Having long since played the other Lucardo Manchester games, University of Magic had always eluded me. It seemed to be fully booked pretty much since the day it opened, especially during the school holiday and weekend slots when I’m most likely to be in the area. Fortunately, I’d sorted out my Christmas plans well in advance and had managed to secure a slot on Christmas Eve – a perfect way to start the Christmas escape season. That also meant I got to play the Christmas version of the room. They’d made some changes to the decoration, introduction and finale but, in terms of puzzles and structure, it was exactly the same game.

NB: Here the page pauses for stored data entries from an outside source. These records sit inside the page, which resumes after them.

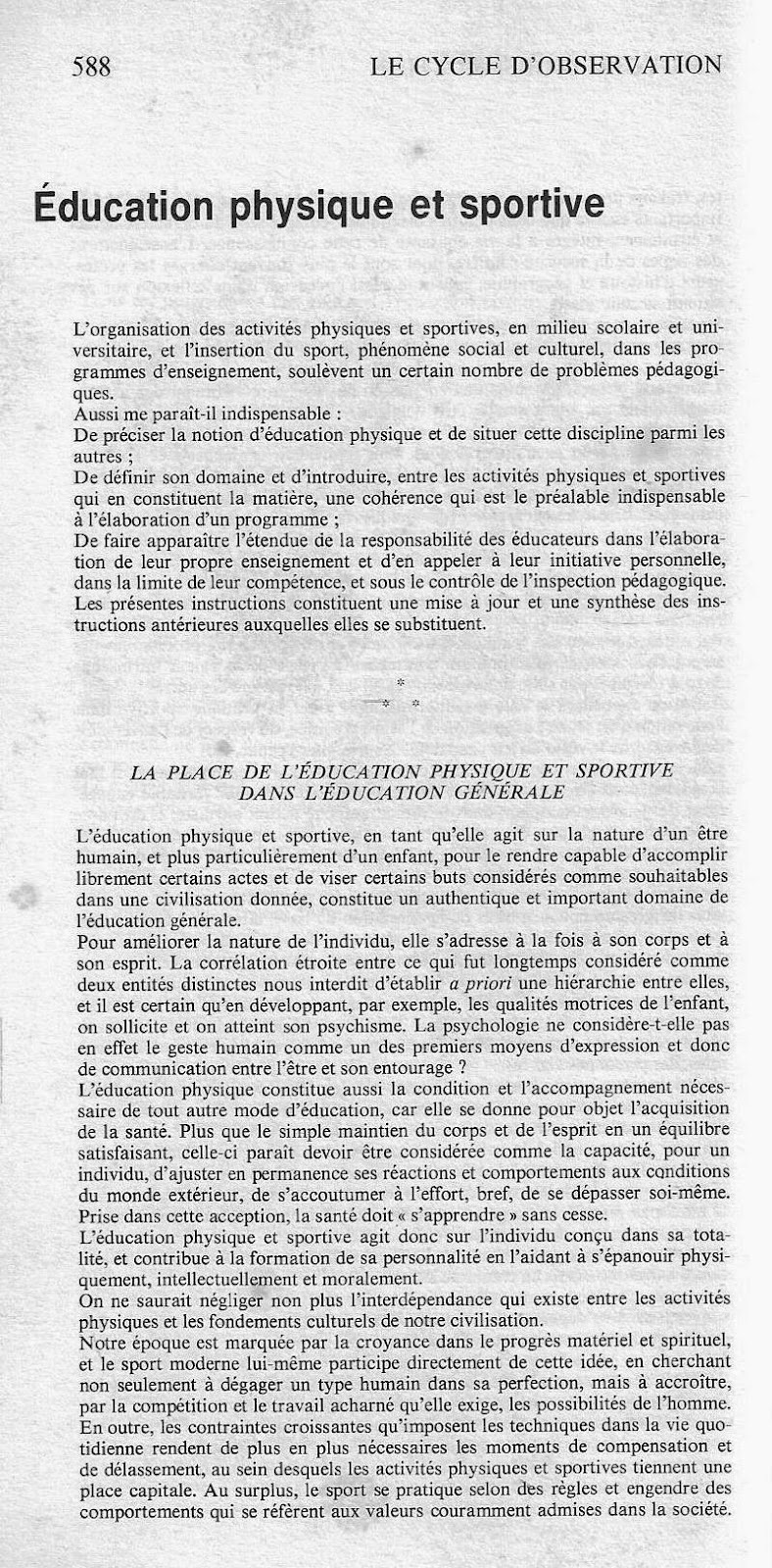 588

LE CYCLE D'OBSERVATION

Éducation physique et sportive

L'organisation des activités physiques et sportives, en milieu scolaire et universitaire, et l'insertion du sport, phénomène social et culturel, dans les programmes d'enseignement, soulèvent un certain nombre de problèmes pédagogiques.
Aussi me paraît-il indispensable :
De préciser la notion d'éducation physique et de situer cette discipline parmi les autres ;
De définir son domaine et d'introduire, entre les activités physiques et sportives qui en constituent la matière, une cohérence qui est le préalable indispensable à l'élaboration d'un programme ;
De faire apparaître l'étendue de la responsabilité des éducateurs dans l'élaboration de leur propre enseignement et d'en appeler à leur initiative personnelle, dans la limite de leur compétence, et sous le contrôle de l'inspection pédagogique.
Les présentes instructions constituent une mise à jour et une synthèse des instructions antérieures auxquelles elles se substituent.

*
* *

LA PLACE DE L'ÉDUCATION PHYSIQUE ET SPORTIVE DANS L'ÉDUCATION GÉNÉRALE

L'éducation physique et sportive, en tant qu'elle agit sur la nature d'un être humain, et plus particulièrement d'un enfant, pour le rendre capable d'accomplir librement certains actes et de viser certains buts considérés comme souhaitables dans une civilisation donnée, constitue un authentique et important domaine de l'éducation générale.
Pour améliorer la nature de l'individu, elle s'adresse à la fois à son corps et à son esprit. La corrélation étroite entre ce qui fut longtemps considéré comme deux entités distinctes nous interdit d'établir a priori une hiérarchie entre elles, et il est certain qu'en développant, par exemple, les qualités motrices de l'enfant, on sollicite et on atteint son psychisme. La psychologie ne considère-t-elle pas en effet le geste humain comme un des premiers moyens d'expression et donc de communication entre l'être et son entourage ?
L'éducation physique constitue aussi la condition et l'accompagnement nécessaire de tout autre mode d'éducation, car elle se donne pour objet l'acquisition de la santé. Plus que le simple maintien du corps et de l'esprit en un équilibre satisfaisant, celle-ci paraît devoir être considérée comme la capacité, pour un individu, d'ajuster en permanence ses réactions et comportements aux conditions du monde extérieur, de s'accoutumer à l'effort, bref, de se dépasser soi-même. Prise dans cette acception, la santé doit « s'apprendre » sans cesse.
L'éducation physique et sportive agit donc sur l'individu conçu dans sa totalité, et contribue à la formation de sa personnalité en l'aidant à s'épanouir physiquement, intellectuellement et moralement.
On ne saurait négliger non plus l'interdépendance qui existe entre les activités physiques et les fondements culturels de notre civilisation.
Notre époque est marquée par la croyance dans le progrès matériel et spirituel, et le sport moderne lui-même participe directement de cette idée, en cherchant non seulement à dégager un type humain dans sa perfection, mais à accroître, par la compétition et le travail acharné qu'elle exige, les possibilités de l'homme.
En outre, les contraintes croissantes qu'imposent les techniques dans la vie quotidienne rendent de plus en plus nécessaires les moments de compensation et de délassement, au sein desquels les activités physiques et sportives tiennent une place capitale. Au surplus, le sport se pratique selon des règles et engendre des comportements qui se réfèrent aux valeurs couramment admises dans la société.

First impressions were good. University of Magic is visually a big step up from the other games I’ve played at the same venue, with a space that really captures the magic school vibe that this game deserves. The walls, the props and the puzzles all enhance that theme to really help cement you in the magic world. It’s worth saying at this point that, while the game is clearly taking advantage of the popularity of Harry Potter, it doesn’t, in my opinion, come anywhere close to ripping off the brand.
Rather than a story within the game, the experience is very much built up around a quest or, in fact, a series of quests. Truth be told, it is really just one quest, with the others being stepping stones to get you to the final destination. While stories are enjoyable, that is more than enough to give a sense of purpose to the experience. Add to that a couple of places where they get the team to perform actions that are very much in keeping with the world they’ve created, and they’ve done wonders with the immersion.
As usual with Lucardo rooms, there’s more of a tendency towards observational puzzles than I’d like. On several occasions, once you’ve noticed the critical piece of information, there’s nothing to be done save for inputting the code into a padlock. It’s not all simple, though: one challenge, while still predominantly observational, uses a really fun mechanic to reveal the code. Another is a relatively tough multi-stage puzzle where you have to chain together ideas from several parts of the room to find the final answer. Finally, a two-player challenge early in the game really slowed down our progress with tough skill/communication elements.
There’s a pleasing sense of progress to the game as you complete the individual objectives; and that, combined with a bit of theatre for the final stage, means you’re left with a satisfying conclusion to a fun game.
University of Magic is well deserving of its great reputation. It’s a fun, well-decorated room and, while the challenges focus more on observation than hard puzzles, there’s still some meat in there to keep you busy.
Our team of two escaped in just under 40 minutes without having taken a clue. It’s a relatively small space, so I’d recommend taking a team of two or three, which would also work well with the puzzle flow.